-- TASK DIRECTIONS --
Format the rows below as a numbered list, skipping any blank lines and leaving the pictures out.

-- RECORDS FOR THE TASK --
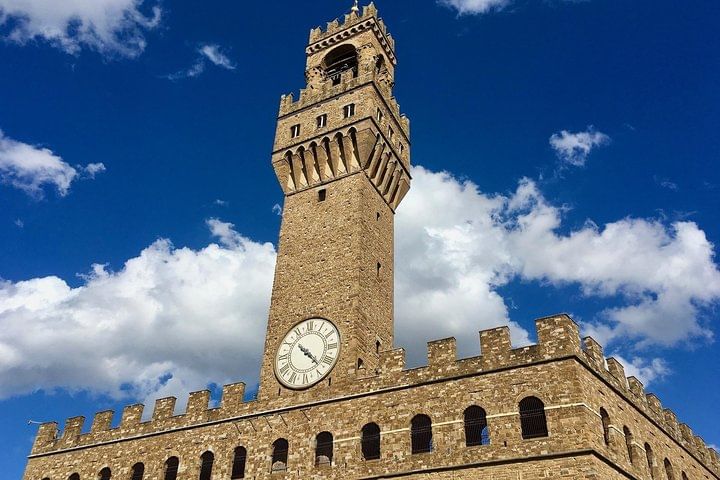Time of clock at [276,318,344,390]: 10:22
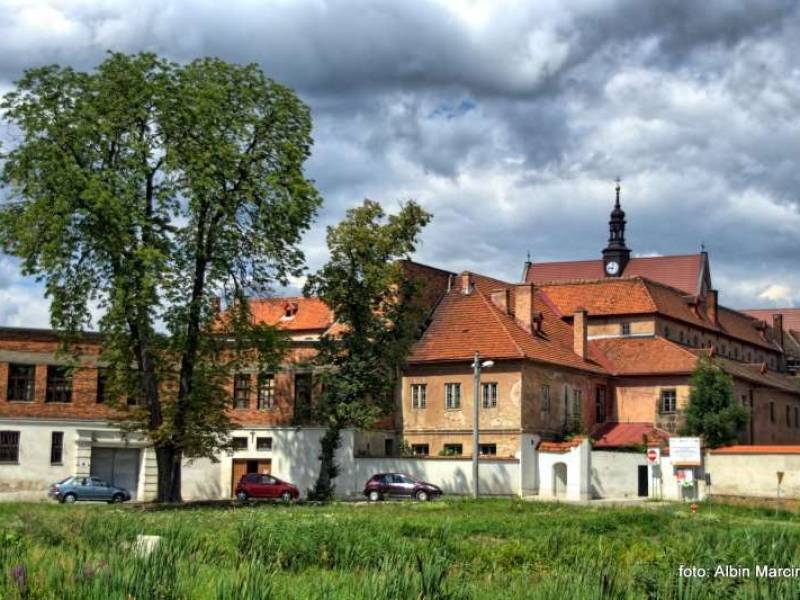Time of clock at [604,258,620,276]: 9:01
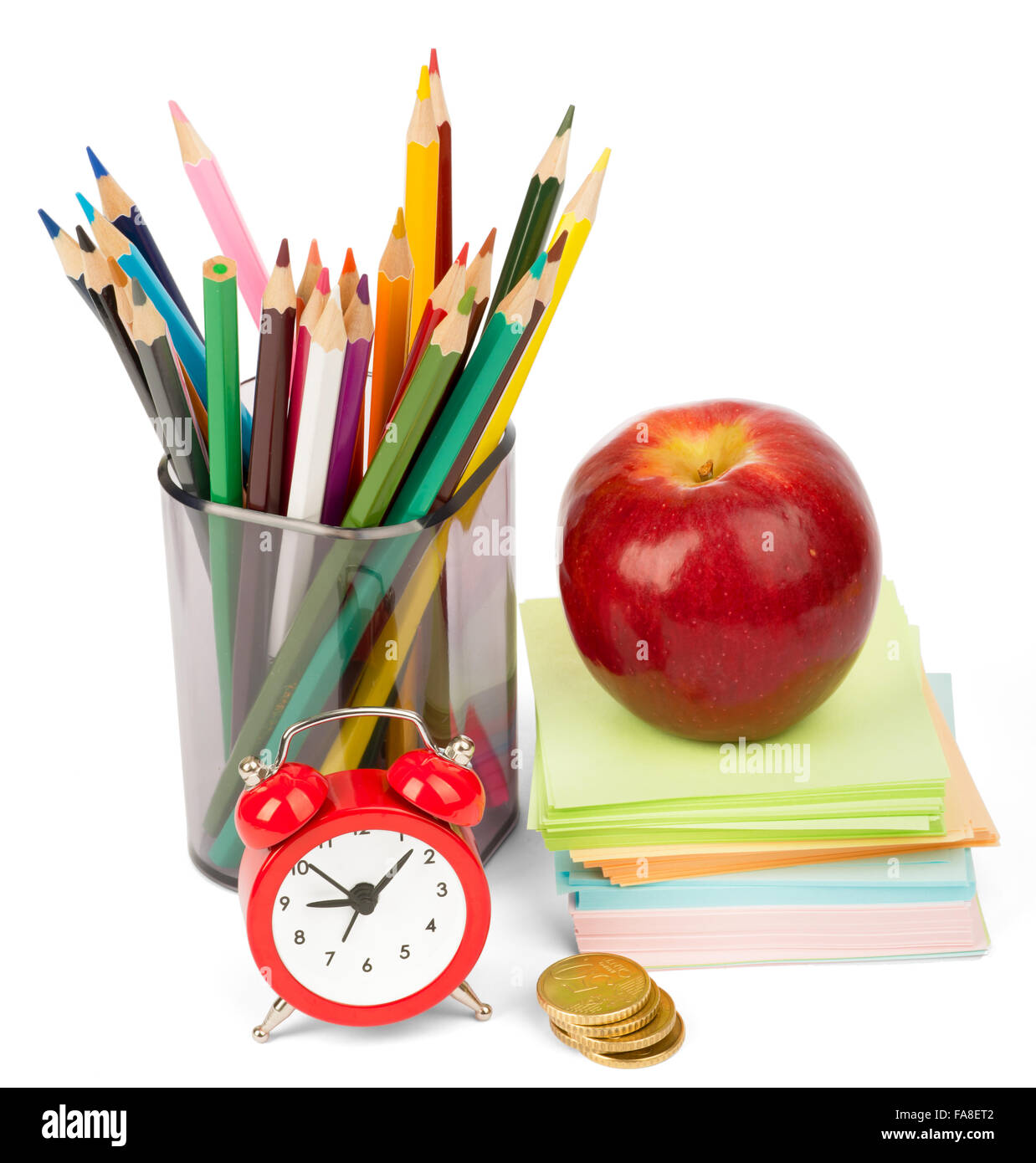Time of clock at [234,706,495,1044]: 9:08
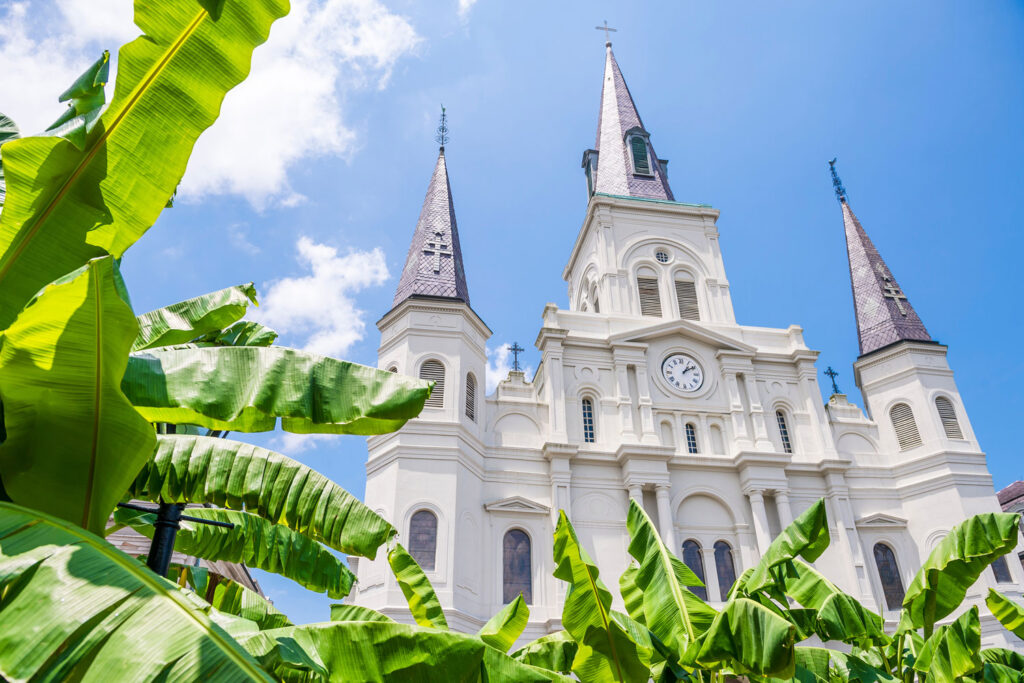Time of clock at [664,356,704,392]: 1:09
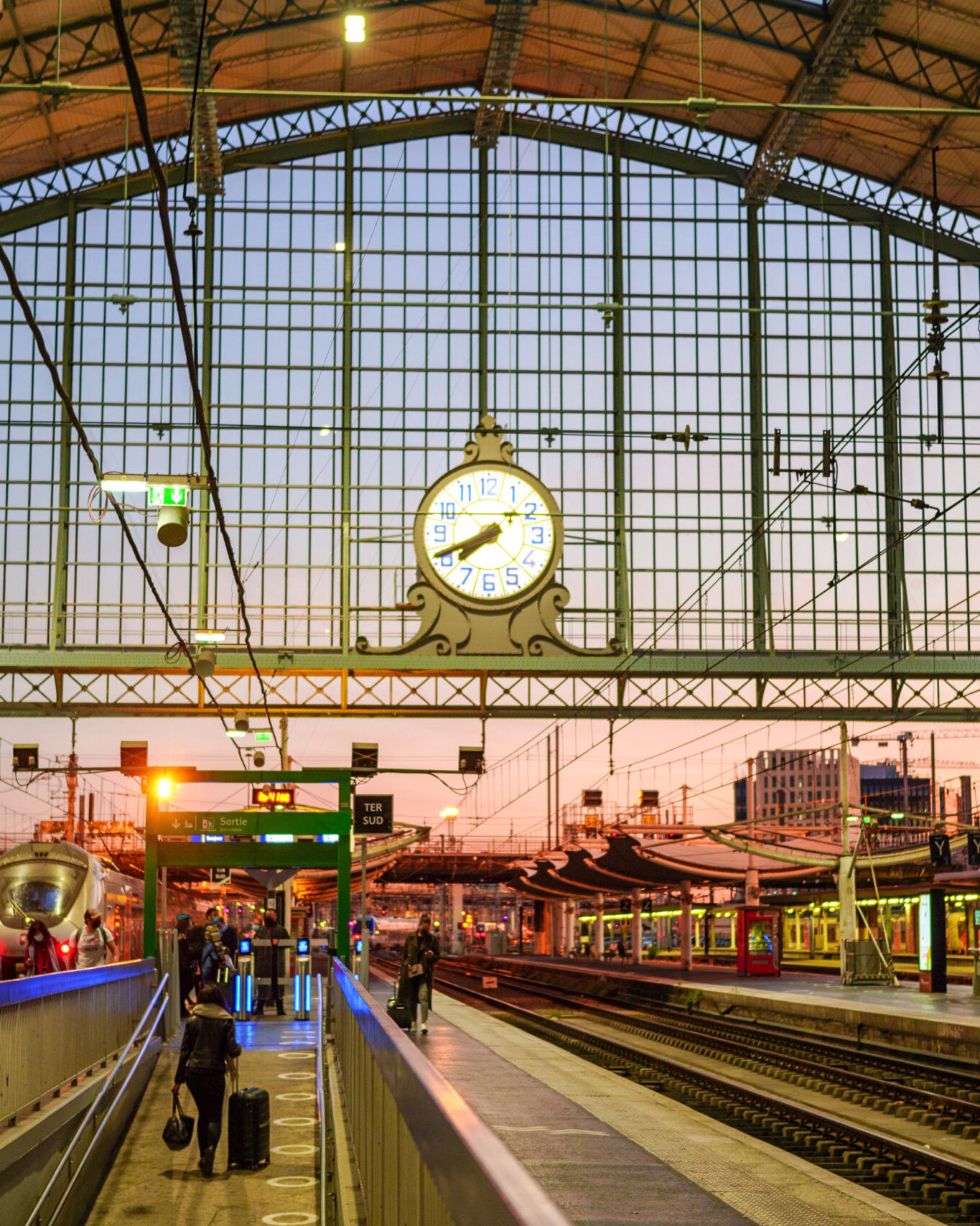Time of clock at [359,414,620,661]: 7:40
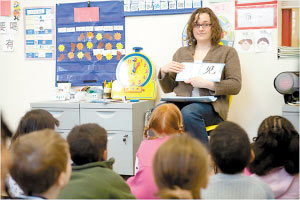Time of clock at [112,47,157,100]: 1:00
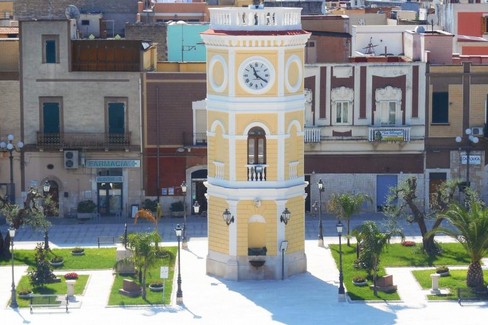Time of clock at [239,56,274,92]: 11:20
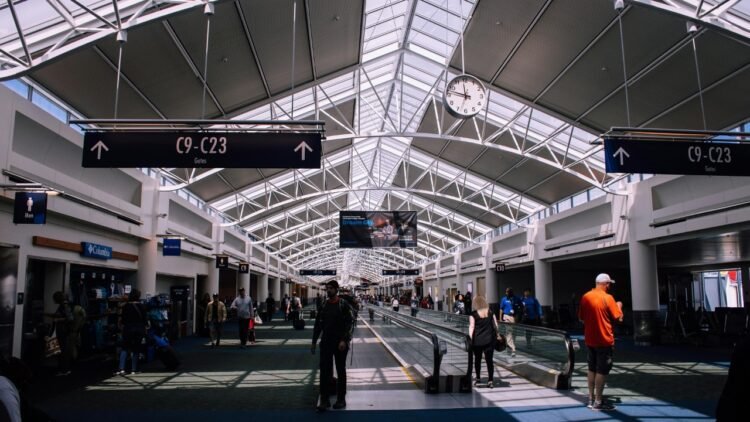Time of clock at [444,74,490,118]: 11:47
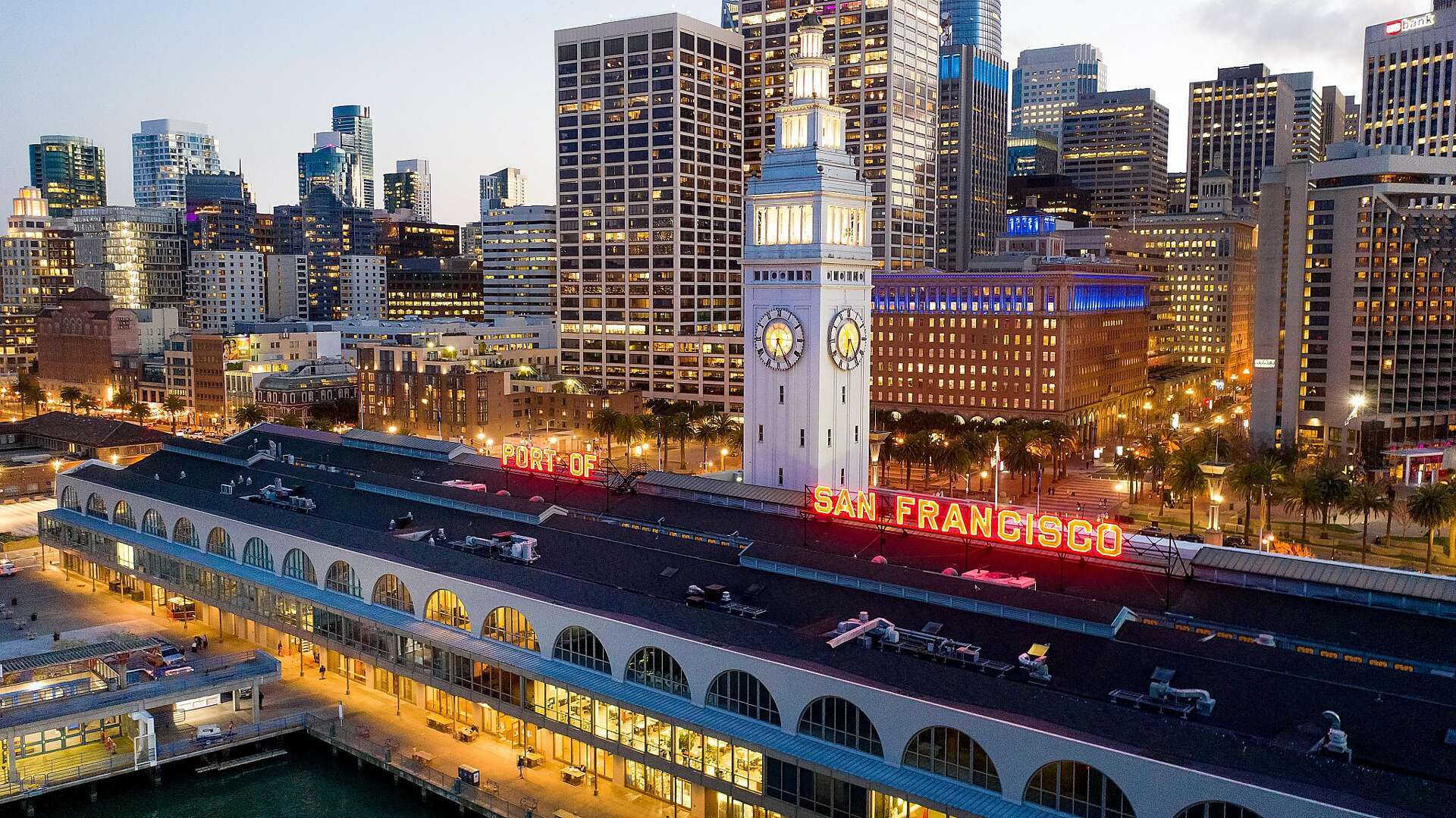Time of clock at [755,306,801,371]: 6:25
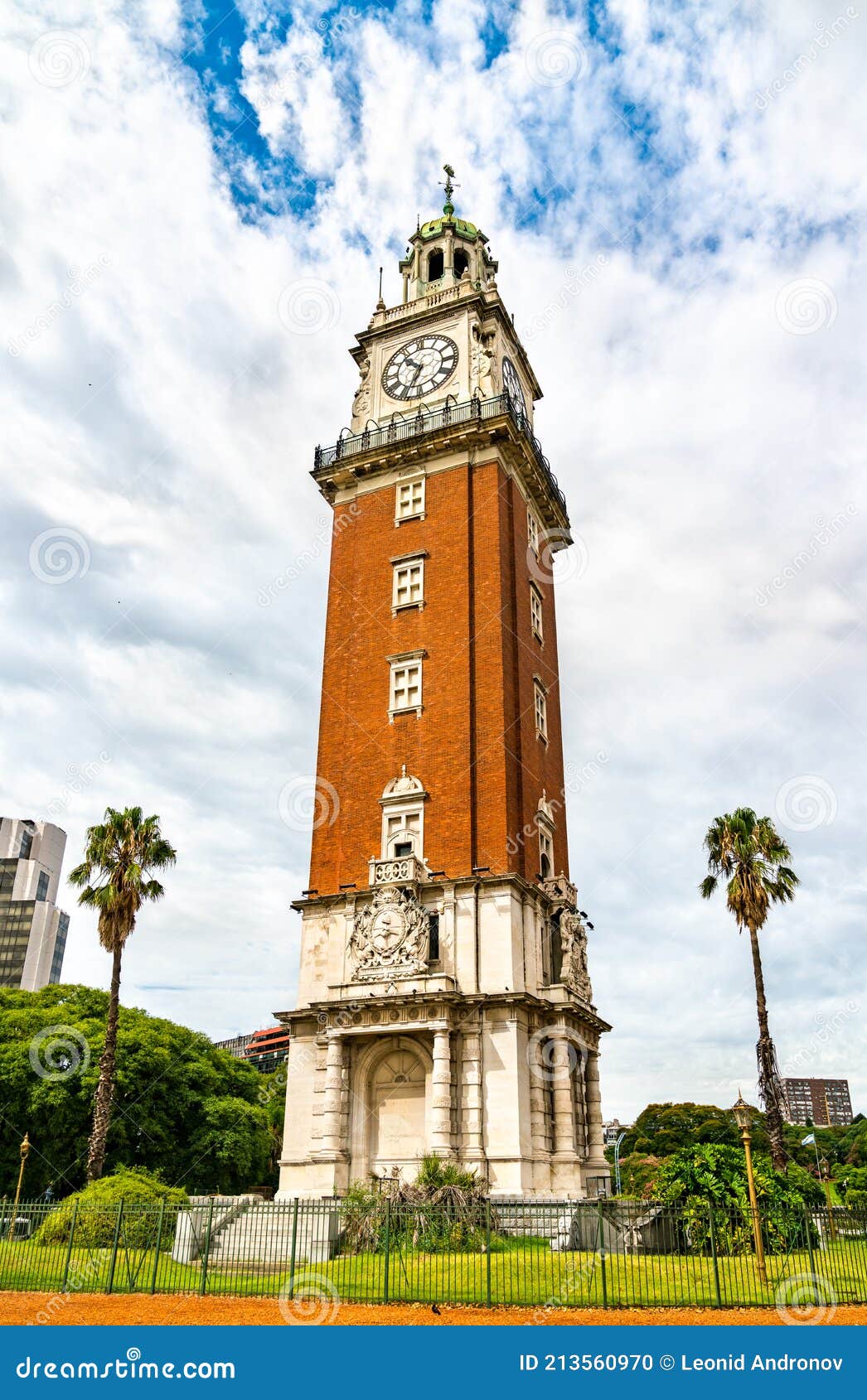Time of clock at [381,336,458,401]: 10:34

-- SOLUTION FOR THIS PROBLEM --
1. Time of clock at [276,318,344,390]: 10:22
2. Time of clock at [604,258,620,276]: 9:01
3. Time of clock at [234,706,495,1044]: 9:08
4. Time of clock at [664,356,704,392]: 1:09
5. Time of clock at [359,414,620,661]: 7:40
6. Time of clock at [112,47,157,100]: 1:00
7. Time of clock at [239,56,274,92]: 11:20
8. Time of clock at [444,74,490,118]: 11:47
9. Time of clock at [755,306,801,371]: 6:25
10. Time of clock at [381,336,458,401]: 10:34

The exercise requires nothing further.